How Deployments Work in Practice
Open Horizon deployments are typically defined in container terms and managed through a hub-and-agent model. In a representative setup, services are published and edge nodes run agents that evaluate policies and deploy the workloads they match.
A common approach for deploying EdgeLake with Open Horizon looks like this:
- Package EdgeLake as a containerized edge service
Open Horizon service definitions specify the configuration agents run EdgeLake on target nodes. Configuration includes:
- Which image version to run
- Environment variables and mounted configuration (identity, networking, storage paths, credentials/certificates)
- The data services to enable (e.g., Postgres, MySQL, MongoDB, Grafana)
- Any required ports and host integrations
- Publish once and deploy via policies
Rather than installing software manually at each location, Open Horizon policies can target nodes by attributes such as CPU architecture, operating system, location tags, or environment classification. This enables a consistent rollout approach across heterogeneous edge nodes.
- Maintain versions and apply updates with controls With edge nodes, updates often need:
- Staged or progressive rollout approaches
- Version pinning by environment (e.g., dev/test/prod)
- Basic health checks and remediation strategies
- A mechanism to roll forward for security fixes
Open Horizon is designed to handle deployment and update workflows across distributed nodes, which can reduce the amount of site-by-site operational work when managing containerized services.

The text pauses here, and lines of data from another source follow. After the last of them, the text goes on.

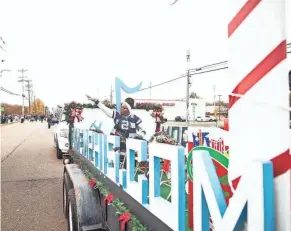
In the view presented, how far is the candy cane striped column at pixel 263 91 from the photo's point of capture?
0.87m

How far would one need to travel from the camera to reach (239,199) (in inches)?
34.9

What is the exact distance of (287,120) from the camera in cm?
88

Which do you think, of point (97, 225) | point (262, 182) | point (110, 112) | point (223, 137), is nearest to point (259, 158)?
point (262, 182)

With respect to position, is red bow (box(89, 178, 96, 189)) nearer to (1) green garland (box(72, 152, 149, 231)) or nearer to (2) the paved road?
(1) green garland (box(72, 152, 149, 231))

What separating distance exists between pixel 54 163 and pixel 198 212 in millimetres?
10017

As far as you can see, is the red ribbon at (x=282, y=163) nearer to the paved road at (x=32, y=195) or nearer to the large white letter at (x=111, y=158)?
the large white letter at (x=111, y=158)

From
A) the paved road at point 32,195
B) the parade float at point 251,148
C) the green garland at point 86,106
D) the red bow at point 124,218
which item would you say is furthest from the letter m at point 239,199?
the green garland at point 86,106

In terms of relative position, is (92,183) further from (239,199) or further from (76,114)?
(76,114)

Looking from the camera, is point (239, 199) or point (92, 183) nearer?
point (239, 199)

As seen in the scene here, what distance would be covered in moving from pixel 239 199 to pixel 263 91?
35 cm

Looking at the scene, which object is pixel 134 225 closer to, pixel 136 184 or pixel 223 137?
pixel 136 184

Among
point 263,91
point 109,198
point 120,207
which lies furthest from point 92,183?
point 263,91

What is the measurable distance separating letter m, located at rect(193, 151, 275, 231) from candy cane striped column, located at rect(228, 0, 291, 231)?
0.05 m

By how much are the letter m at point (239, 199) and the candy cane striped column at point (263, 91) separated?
0.05 m
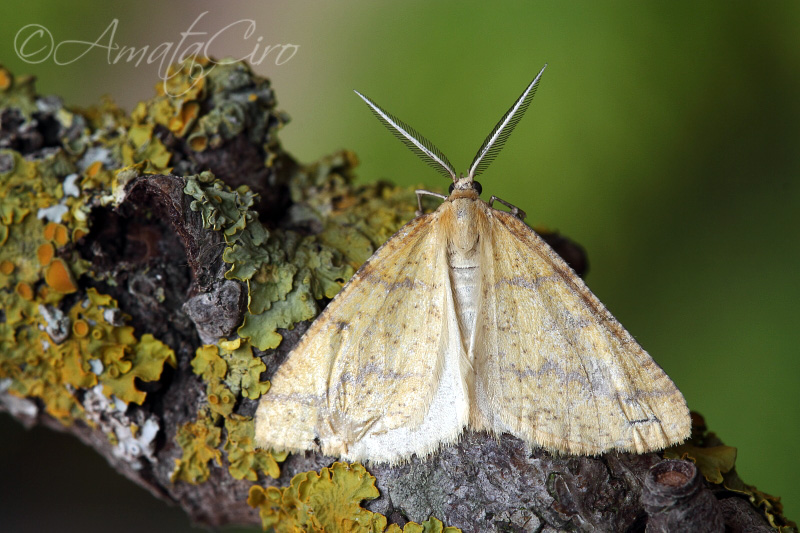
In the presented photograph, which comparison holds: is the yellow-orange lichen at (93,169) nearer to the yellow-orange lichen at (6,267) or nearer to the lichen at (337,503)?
the yellow-orange lichen at (6,267)

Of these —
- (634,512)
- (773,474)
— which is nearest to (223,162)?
(634,512)

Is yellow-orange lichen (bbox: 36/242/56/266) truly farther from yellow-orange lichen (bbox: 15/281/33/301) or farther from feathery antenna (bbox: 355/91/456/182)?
feathery antenna (bbox: 355/91/456/182)

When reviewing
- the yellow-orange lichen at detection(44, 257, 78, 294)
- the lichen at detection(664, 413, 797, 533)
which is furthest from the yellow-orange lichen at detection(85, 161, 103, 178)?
the lichen at detection(664, 413, 797, 533)

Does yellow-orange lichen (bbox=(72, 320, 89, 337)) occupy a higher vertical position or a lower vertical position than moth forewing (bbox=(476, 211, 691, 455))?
lower

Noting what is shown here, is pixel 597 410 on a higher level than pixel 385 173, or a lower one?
lower

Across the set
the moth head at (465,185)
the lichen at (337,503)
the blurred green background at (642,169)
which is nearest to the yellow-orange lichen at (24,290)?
the lichen at (337,503)

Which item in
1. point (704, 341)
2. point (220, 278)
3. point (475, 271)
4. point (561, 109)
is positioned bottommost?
point (220, 278)

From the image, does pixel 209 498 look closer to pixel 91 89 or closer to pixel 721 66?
pixel 721 66

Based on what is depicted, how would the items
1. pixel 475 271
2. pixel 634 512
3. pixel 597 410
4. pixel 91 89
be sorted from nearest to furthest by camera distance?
1. pixel 634 512
2. pixel 597 410
3. pixel 475 271
4. pixel 91 89
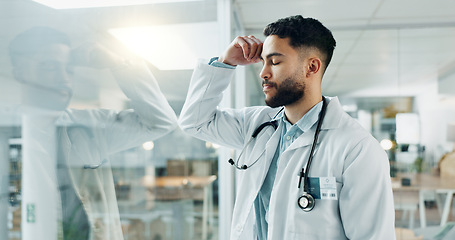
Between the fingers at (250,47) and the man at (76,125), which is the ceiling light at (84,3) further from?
the fingers at (250,47)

- Stream and query data with EdgeLake Stream data into EdgeLake using:
- REST, gRPC, MQTT, Kafka, EdgeX Foundry, and more Query data in EdgeLake using:
- SQL
- An LLM through EdgeLake’s built-in MCP server
- Grafana, Postman,
- EdgeLake’s Remote GUI interface
Example Real-World Smart City Use Case
The City of Sabetha, Kansas provides a practical example of why this architecture can matter. In an LF Edge case study, Sabetha sought improved monitoring and alerting to reduce operational risk across water, wastewater, and power facilities. Documented needs included monitoring generator feeders, supporting real-time operations, and maintaining historical data for trending and analysis. The deployment used EdgeLake in a way that integrated with existing systems and produced real-time dashboards and alerts derived exclusively from edge data and operations. Notably, after two weeks in production, the city cancelled their AWS contract and continues to operate entirely without cloud dependency.
The case also illustrates an operational model where analytics and reporting run locally, eliminating dependence on cloud services for monitoring and management of city infrastructure. In this pattern, EdgeLake functions as the data layer that keeps data local while still making it queryable for real-time insight. Standardized interfaces (including MCP-style interfaces) make that data accessible to downstream automation or AI systems without requiring a separate, custom integration for each source. For failure prevention scenarios—such as generator incidents—reducing reliance on centralized pipelines can improve responsiveness when minutes matter.
Takeaways
For organizations seeking to simplify edge operation, it can be useful to separate (and then intentionally recombine) two concerns:
- Fleet software operations: how workloads are deployed, updated, and kept consistent across many distributed nodes
- Data access model: how operational data is stored, queried, and governed without centralization
Open Horizon addresses the first by providing mechanisms to manage containerized services across fleets. EdgeLake addresses the second by enabling decentralized data storage with federated query access across nodes. Combined, they form a new edge architecture where software distribution is automated and data can remain local while still being accessible for real-time monitoring, AI-enabled analysis, and automated operations.